(DATASET CONTENT Opens)

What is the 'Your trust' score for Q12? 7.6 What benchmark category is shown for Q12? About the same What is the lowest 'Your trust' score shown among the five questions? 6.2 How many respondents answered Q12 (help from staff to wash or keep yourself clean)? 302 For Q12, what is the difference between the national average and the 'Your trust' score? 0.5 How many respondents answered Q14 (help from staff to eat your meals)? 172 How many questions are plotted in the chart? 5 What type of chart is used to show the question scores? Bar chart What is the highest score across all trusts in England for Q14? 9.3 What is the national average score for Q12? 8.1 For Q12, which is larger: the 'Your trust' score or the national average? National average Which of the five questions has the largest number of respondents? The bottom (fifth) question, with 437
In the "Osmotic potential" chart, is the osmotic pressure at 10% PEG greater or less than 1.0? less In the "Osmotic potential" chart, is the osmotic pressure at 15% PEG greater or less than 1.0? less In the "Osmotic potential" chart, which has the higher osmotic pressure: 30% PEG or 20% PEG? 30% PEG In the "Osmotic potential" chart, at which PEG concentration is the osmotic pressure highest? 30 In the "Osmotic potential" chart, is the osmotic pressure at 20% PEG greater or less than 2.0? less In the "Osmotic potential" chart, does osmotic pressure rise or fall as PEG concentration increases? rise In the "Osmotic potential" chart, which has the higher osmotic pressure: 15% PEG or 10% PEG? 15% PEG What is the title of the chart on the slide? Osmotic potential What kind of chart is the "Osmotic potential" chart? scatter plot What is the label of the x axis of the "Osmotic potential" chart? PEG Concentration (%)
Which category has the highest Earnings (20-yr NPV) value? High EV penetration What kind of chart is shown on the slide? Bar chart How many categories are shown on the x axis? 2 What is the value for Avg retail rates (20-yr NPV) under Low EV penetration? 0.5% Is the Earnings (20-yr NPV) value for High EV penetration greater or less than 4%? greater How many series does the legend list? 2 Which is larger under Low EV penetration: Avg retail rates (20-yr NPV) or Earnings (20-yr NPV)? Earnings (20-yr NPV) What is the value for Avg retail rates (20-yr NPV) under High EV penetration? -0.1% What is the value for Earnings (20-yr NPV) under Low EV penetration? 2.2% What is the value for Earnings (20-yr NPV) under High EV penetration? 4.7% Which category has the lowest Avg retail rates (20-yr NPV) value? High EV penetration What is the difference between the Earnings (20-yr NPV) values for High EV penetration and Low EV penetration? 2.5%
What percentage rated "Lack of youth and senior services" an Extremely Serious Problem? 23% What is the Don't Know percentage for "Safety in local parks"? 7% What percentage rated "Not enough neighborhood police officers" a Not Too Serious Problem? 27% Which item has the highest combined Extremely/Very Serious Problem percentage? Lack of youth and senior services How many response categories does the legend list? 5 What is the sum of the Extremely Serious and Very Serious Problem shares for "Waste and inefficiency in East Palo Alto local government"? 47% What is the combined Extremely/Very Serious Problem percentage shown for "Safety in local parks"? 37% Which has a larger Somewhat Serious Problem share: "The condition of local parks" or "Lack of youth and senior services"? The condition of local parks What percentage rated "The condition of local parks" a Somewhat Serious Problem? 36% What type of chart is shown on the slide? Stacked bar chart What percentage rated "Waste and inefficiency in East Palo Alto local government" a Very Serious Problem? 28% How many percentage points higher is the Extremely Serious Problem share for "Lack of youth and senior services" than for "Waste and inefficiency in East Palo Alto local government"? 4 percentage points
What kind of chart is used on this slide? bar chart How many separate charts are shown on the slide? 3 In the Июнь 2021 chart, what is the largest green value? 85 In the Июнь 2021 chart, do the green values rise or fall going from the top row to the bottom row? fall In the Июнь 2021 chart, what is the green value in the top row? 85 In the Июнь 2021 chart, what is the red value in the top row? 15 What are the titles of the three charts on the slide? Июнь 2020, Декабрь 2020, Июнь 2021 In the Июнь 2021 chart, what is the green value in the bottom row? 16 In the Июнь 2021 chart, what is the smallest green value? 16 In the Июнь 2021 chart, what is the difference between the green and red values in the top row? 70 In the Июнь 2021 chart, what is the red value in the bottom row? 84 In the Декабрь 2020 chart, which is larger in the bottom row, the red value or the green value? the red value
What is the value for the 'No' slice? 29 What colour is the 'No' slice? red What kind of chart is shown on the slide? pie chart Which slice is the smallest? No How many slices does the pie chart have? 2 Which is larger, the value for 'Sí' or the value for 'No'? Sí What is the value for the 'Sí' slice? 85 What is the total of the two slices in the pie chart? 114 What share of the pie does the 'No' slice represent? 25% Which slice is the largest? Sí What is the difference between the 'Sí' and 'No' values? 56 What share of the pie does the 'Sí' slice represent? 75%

(DATASET CONTENT Closes)

Copy the records above from the very first line through the line that contains "PEG Concentration (%)", including both of those lines.

### SOLUTION TO THIS PROBLEM
What is the 'Your trust' score for Q12? 7.6 What benchmark category is shown for Q12? About the same What is the lowest 'Your trust' score shown among the five questions? 6.2 How many respondents answered Q12 (help from staff to wash or keep yourself clean)? 302 For Q12, what is the difference between the national average and the 'Your trust' score? 0.5 How many respondents answered Q14 (help from staff to eat your meals)? 172 How many questions are plotted in the chart? 5 What type of chart is used to show the question scores? Bar chart What is the highest score across all trusts in England for Q14? 9.3 What is the national average score for Q12? 8.1 For Q12, which is larger: the 'Your trust' score or the national average? National average Which of the five questions has the largest number of respondents? The bottom (fifth) question, with 437
In the "Osmotic potential" chart, is the osmotic pressure at 10% PEG greater or less than 1.0? less In the "Osmotic potential" chart, is the osmotic pressure at 15% PEG greater or less than 1.0? less In the "Osmotic potential" chart, which has the higher osmotic pressure: 30% PEG or 20% PEG? 30% PEG In the "Osmotic potential" chart, at which PEG concentration is the osmotic pressure highest? 30 In the "Osmotic potential" chart, is the osmotic pressure at 20% PEG greater or less than 2.0? less In the "Osmotic potential" chart, does osmotic pressure rise or fall as PEG concentration increases? rise In the "Osmotic potential" chart, which has the higher osmotic pressure: 15% PEG or 10% PEG? 15% PEG What is the title of the chart on the slide? Osmotic potential What kind of chart is the "Osmotic potential" chart? scatter plot What is the label of the x axis of the "Osmotic potential" chart? PEG Concentration (%)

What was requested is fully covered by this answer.